→ Exercise description
Retype each record below word for word. Leave the pictures out.

→ Extracted records
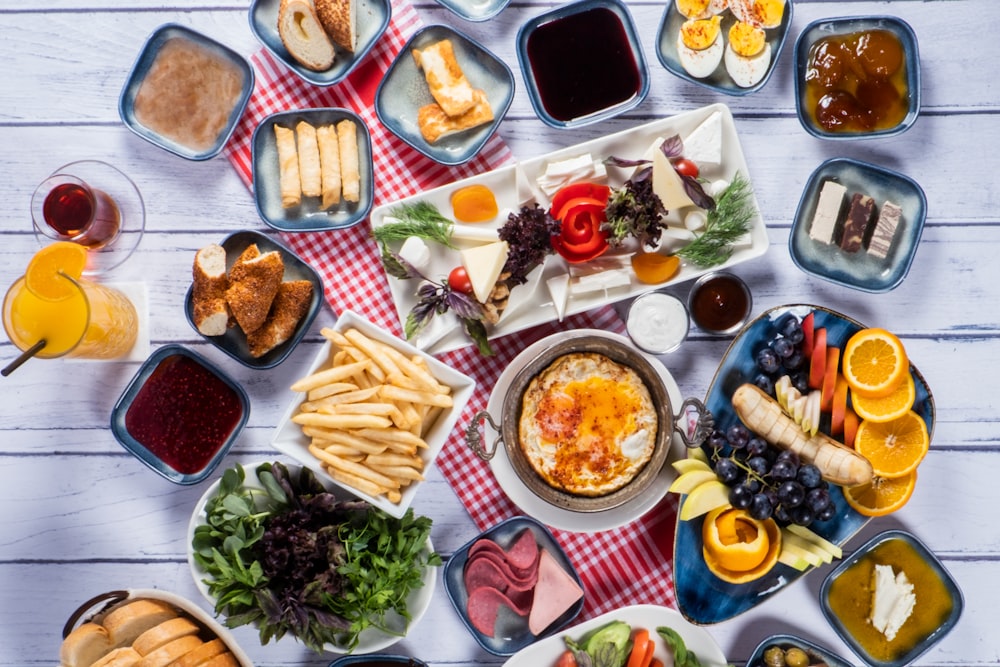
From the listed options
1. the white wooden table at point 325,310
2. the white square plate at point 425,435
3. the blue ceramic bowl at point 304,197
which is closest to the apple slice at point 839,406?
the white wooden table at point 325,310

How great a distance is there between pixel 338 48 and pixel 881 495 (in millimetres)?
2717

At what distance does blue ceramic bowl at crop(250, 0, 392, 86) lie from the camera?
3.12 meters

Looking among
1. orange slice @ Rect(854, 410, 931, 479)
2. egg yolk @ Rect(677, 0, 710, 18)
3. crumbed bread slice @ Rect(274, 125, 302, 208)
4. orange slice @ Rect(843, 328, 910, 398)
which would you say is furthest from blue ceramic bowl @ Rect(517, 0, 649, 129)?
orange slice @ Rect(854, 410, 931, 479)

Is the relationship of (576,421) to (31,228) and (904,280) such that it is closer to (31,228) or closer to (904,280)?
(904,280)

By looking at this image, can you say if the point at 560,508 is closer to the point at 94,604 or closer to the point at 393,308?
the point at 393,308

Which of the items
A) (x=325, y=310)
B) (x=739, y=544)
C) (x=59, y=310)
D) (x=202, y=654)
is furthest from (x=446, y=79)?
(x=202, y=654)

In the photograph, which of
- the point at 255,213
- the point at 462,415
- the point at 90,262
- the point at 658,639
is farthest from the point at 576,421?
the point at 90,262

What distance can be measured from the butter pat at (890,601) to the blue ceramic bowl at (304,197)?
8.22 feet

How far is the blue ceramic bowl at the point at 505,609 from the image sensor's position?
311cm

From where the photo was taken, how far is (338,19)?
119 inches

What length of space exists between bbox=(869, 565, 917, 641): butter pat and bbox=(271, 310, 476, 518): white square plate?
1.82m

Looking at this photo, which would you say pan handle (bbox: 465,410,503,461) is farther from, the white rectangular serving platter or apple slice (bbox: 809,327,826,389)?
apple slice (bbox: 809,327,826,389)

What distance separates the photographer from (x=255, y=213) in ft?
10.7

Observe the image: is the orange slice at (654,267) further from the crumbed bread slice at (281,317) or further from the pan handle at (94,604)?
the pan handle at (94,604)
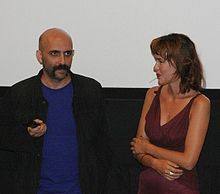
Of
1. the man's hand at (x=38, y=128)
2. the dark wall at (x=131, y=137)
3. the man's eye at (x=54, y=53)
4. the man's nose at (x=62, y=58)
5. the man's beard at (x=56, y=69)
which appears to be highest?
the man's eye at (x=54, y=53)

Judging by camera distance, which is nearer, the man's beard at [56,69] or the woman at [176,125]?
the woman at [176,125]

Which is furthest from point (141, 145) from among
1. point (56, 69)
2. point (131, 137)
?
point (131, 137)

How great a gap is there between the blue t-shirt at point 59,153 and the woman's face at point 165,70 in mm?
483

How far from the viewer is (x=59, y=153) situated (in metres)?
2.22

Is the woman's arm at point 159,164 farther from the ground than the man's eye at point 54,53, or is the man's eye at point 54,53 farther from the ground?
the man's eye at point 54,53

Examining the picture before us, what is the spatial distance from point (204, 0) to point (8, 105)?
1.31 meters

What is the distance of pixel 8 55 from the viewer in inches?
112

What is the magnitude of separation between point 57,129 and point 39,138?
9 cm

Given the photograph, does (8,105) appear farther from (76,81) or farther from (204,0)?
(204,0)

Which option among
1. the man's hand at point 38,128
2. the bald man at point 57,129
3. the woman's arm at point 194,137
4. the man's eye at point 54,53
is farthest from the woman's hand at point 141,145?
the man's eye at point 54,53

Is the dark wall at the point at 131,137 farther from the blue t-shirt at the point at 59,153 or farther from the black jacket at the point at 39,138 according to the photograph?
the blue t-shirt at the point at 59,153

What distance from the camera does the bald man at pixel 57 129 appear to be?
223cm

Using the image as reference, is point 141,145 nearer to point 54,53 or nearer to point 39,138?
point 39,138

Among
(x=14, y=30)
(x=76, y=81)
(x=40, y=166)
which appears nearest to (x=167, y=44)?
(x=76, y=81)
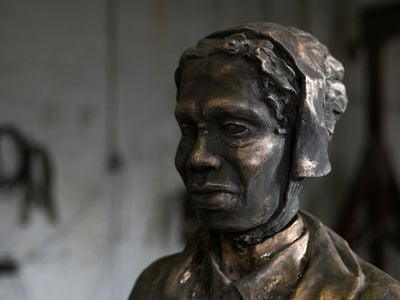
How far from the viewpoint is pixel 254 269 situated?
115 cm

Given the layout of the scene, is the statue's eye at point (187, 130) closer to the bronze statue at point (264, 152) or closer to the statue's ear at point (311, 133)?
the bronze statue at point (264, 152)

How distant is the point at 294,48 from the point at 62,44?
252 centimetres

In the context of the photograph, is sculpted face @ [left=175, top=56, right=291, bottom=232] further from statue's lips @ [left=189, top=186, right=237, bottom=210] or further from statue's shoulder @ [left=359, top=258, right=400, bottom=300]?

→ Answer in full
From the listed options
1. the white wooden table at point 325,310
2. the white square plate at point 425,435
3. the blue ceramic bowl at point 304,197
which is closest to the apple slice at point 839,406?
the white wooden table at point 325,310

How great a distance is there between pixel 338 48 and pixel 881 495 (in millimetres)?
2717

At what distance does blue ceramic bowl at crop(250, 0, 392, 86) lie from the camera?
3.12 meters

Looking among
1. orange slice @ Rect(854, 410, 931, 479)
2. egg yolk @ Rect(677, 0, 710, 18)
3. crumbed bread slice @ Rect(274, 125, 302, 208)
4. orange slice @ Rect(843, 328, 910, 398)
which would you say is furthest from blue ceramic bowl @ Rect(517, 0, 649, 129)?
orange slice @ Rect(854, 410, 931, 479)

Is the relationship of (576,421) to (31,228) and (904,280) such that it is closer to (31,228) or closer to (904,280)?
(904,280)

By looking at this image, can you say if the point at 560,508 is closer to the point at 94,604 or closer to the point at 393,308?
the point at 393,308

Which of the items
A) (x=325, y=310)
B) (x=739, y=544)
C) (x=59, y=310)
D) (x=202, y=654)
is furthest from (x=446, y=79)?
(x=202, y=654)

In the photograph, which of
- the point at 255,213
- the point at 462,415
- the point at 90,262
- the point at 658,639
is farthest from the point at 576,421?
the point at 90,262

What distance can be measured from the butter pat at (890,601) to the blue ceramic bowl at (304,197)?
8.22 feet

How far is the blue ceramic bowl at the point at 505,609 from the image sensor's position?
311cm

From where the photo was taken, how far is (338,19)?
119 inches

What length of space exists between bbox=(869, 565, 917, 641): butter pat and bbox=(271, 310, 476, 518): white square plate?
1.82m

Looking at this photo, which would you say pan handle (bbox: 465,410,503,461) is farther from, the white rectangular serving platter or apple slice (bbox: 809,327,826,389)?
apple slice (bbox: 809,327,826,389)

What distance separates the photographer from (x=255, y=213) in ft?
10.7

Observe the image: is the orange slice at (654,267) further from the crumbed bread slice at (281,317) or further from the pan handle at (94,604)?
the pan handle at (94,604)
Of
1. the man's hand at (x=38, y=128)
2. the dark wall at (x=131, y=137)
3. the man's eye at (x=54, y=53)
4. the man's nose at (x=62, y=58)
5. the man's beard at (x=56, y=69)
which appears to be highest?
the man's eye at (x=54, y=53)

Judging by camera distance, which is nearer, the man's beard at [56,69] or the woman at [176,125]?
the woman at [176,125]

Which is furthest from point (141, 145) from among
1. point (56, 69)
2. point (131, 137)
?
point (131, 137)

How great a gap is there between the blue t-shirt at point 59,153 and the woman's face at point 165,70 in mm?
483

How far from the viewer is (x=59, y=153) situated (in metres)?
2.22

Is the woman's arm at point 159,164 farther from the ground than the man's eye at point 54,53, or is the man's eye at point 54,53 farther from the ground?
the man's eye at point 54,53

Examining the picture before us, what is the spatial distance from point (204, 0) to point (8, 105)?
1.31 meters

What is the distance of pixel 8 55 from the viewer in inches?
112

What is the magnitude of separation between point 57,129 and point 39,138?
9 cm

Given the photograph, does (8,105) appear farther from (76,81) or farther from (204,0)?
(204,0)

Which option among
1. the man's hand at point 38,128
2. the bald man at point 57,129
3. the woman's arm at point 194,137
4. the man's eye at point 54,53
is farthest from the woman's hand at point 141,145?
the man's eye at point 54,53

Is the dark wall at the point at 131,137 farther from the blue t-shirt at the point at 59,153 or farther from the black jacket at the point at 39,138 according to the photograph?
the blue t-shirt at the point at 59,153

What distance from the camera does the bald man at pixel 57 129 appear to be?
223cm

Using the image as reference, is point 141,145 nearer to point 54,53 or nearer to point 39,138?
point 39,138

Among
(x=14, y=30)
(x=76, y=81)
(x=40, y=166)
which appears nearest to (x=167, y=44)?
(x=76, y=81)
How far from the viewpoint is pixel 254 269 situated?
115 cm

Given the layout of the scene, is the statue's eye at point (187, 130) closer to the bronze statue at point (264, 152) or closer to the statue's ear at point (311, 133)?
the bronze statue at point (264, 152)

How distant is the point at 294,48 from the point at 62,44?
252 centimetres

In the context of the photograph, is sculpted face @ [left=175, top=56, right=291, bottom=232] further from statue's lips @ [left=189, top=186, right=237, bottom=210] or further from statue's shoulder @ [left=359, top=258, right=400, bottom=300]?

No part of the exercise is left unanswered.